There are two types of diabetes that occur in pregnancy:
Gestational diabetes--when a mother who does not have diabetes before becoming pregnant develops a resistance to insulin because of the hormones of pregnancy.
Pregestational diabetes--women who already have insulin-dependent diabetes and become pregnant.
With both types of diabetes, there can be complications for the baby. It is very important for a mother to maintain very close control of her diabetes during pregnancy.
The placenta supplies a growing fetus with nutrients and water, as well as produces a variety of hormones to maintain the pregnancy. Some of these hormones (estrogen, cortisol, and human placental lactogen) can have a blocking effect on insulin. This is called contra-insulin effect, which usually begins about 20 to 24 weeks into the pregnancy.
As the placenta grows, more of these hormones are produced, and insulin resistance becomes greater. Normally, the pancreas is able to make additional insulin to overcome insulin resistance, but when the production of insulin is not enough to overcome the effect of the placental hormones, gestational diabetes results.
Pregnancy also may change the insulin needs of a woman with existing diabetes as a medical condition. Insulin-dependent mothers may require more insulin as pregnancy progresses, sometimes as much as 30 percent over the prepregnancy dose.
About 5 percent of all pregnant women in the U.S. are diagnosed with gestational diabetes. Gestational diabetics make up the vast majority of pregnancies with diabetes. Some pregnant women require insulin to treat their diabetes.

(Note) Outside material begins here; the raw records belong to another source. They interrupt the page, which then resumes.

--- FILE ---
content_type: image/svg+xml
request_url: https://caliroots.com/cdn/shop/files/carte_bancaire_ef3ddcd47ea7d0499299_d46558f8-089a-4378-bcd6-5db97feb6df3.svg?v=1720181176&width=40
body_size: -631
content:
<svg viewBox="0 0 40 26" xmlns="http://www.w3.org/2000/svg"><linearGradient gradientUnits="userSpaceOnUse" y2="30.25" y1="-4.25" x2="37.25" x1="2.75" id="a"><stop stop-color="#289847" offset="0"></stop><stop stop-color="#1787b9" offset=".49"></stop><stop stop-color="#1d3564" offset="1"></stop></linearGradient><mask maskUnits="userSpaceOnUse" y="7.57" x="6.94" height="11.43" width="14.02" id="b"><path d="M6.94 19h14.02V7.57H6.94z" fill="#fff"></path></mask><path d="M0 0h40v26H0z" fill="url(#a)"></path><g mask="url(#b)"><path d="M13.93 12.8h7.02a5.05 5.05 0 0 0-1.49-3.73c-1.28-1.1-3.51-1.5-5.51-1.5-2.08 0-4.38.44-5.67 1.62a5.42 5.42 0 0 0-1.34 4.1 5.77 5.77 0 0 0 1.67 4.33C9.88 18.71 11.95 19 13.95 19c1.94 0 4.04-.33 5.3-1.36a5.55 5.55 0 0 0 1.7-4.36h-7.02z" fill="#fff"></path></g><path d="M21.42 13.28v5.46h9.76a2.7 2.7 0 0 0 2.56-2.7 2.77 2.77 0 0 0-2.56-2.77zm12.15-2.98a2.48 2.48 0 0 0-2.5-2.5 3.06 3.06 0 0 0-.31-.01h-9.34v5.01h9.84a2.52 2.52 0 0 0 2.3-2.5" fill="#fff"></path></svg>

The mother's excess amounts of blood glucose are transferred to the fetus during pregnancy. This causes the baby's body to secrete increased amounts of insulin, which results in increased tissue and fat deposits. The infant of a diabetic mother (IDM) is often larger than expected for the gestational age.
The infant of a diabetic mother may have higher risks for serious problems during pregnancy and at birth. Problems during pregnancy may include increased risk of birth defects and stillbirth. It is thought that poor control of blood glucose is linked to the development of congenital abnormalities. These may include abnormalities in the formation of the heart, brain, spinal cord, urinary tract, and gastrointestinal system.
Unlike insulin-dependent diabetes, gestational diabetes generally does not cause birth defects. Birth defects usually originate sometime during the first trimester (before the 13th week) of pregnancy. But, the insulin resistance from the contra-insulin hormones produced by the placenta does not usually occur until approximately the 24th week. Women with gestational diabetes generally have normal blood glucose levels during the critical first trimester.
A newborn infant of a diabetic mother may develop one, or more, of the following:
Hypoglycemia refers to low blood glucose in the baby immediately after delivery. This problem occurs if the mother's blood glucose levels have been consistently high, causing the fetus to have a high level of insulin in its circulation. After delivery, the baby continues to have a high insulin level, but it no longer has the high level of glucose from its mother, resulting in the newborn's blood glucose level becoming very low. The baby's blood glucose level is checked after birth, and if the level is too low, it may be necessary to give the baby glucose intravenously.
Macrosomia refers to a baby that is considerably larger than normal. All of the nutrients the fetus receives come directly from the mother's blood. If the maternal blood has too much glucose, the pancreas of the fetus senses the high glucose levels and produces more insulin in an attempt to use this glucose. The fetus converts the extra glucose to fat. Even when the mother has gestational diabetes, the fetus is able to produce all the insulin it needs. The combination of high blood glucose levels from the mother and high insulin levels in the fetus results in large deposits of fat which causes the fetus to grow excessively large.
Birth injury may occur due to the baby's large size and difficulty being born.
Respiratory distress (difficulty breathing)
Too much insulin in a baby's system due to diabetes can delay surfactant production which is needed for lung maturation.
Treatment of a baby born to a diabetic mother often depends upon the control of diabetes during the last part of pregnancy and during labor. Specific treatment will be determined by your baby's physician based on:
Your baby's gestational age, overall health, and medical history
Extent of the condition
Your baby's tolerance for specific medications, procedures, or therapies
Expectations for the course of the condition
Your opinion or preference
Treatment may include:
Careful monitoring of blood glucose levels
Blood may be drawn from a heel stick, with a needle in the baby's arm, or through an umbilical catheter (a tube placed in the baby's umbilical cord).
Giving the baby a quick source of glucose
This may be as simple as giving a glucose and water mixture as an early feeding. Or, the baby may need glucose given intravenously. The baby's blood glucose levels are closely monitored after treatment to watch for hypoglycemia to occur again.
Checking for hypocalcemia (low calcium levels) which may also occur in IDM
Giving oxygen or using a breathing machine (if respiratory distress occurs)
Care for any problems arising from a birth injury
Care for any problems that occur with a birth defect
Prenatal care is essential to a healthy outcome when a mother has diabetes in pregnancy. Careful diet management, blood glucose monitoring, and insulin therapy can help keep a mother's blood glucose levels at normal levels and decrease many of the risks to her baby.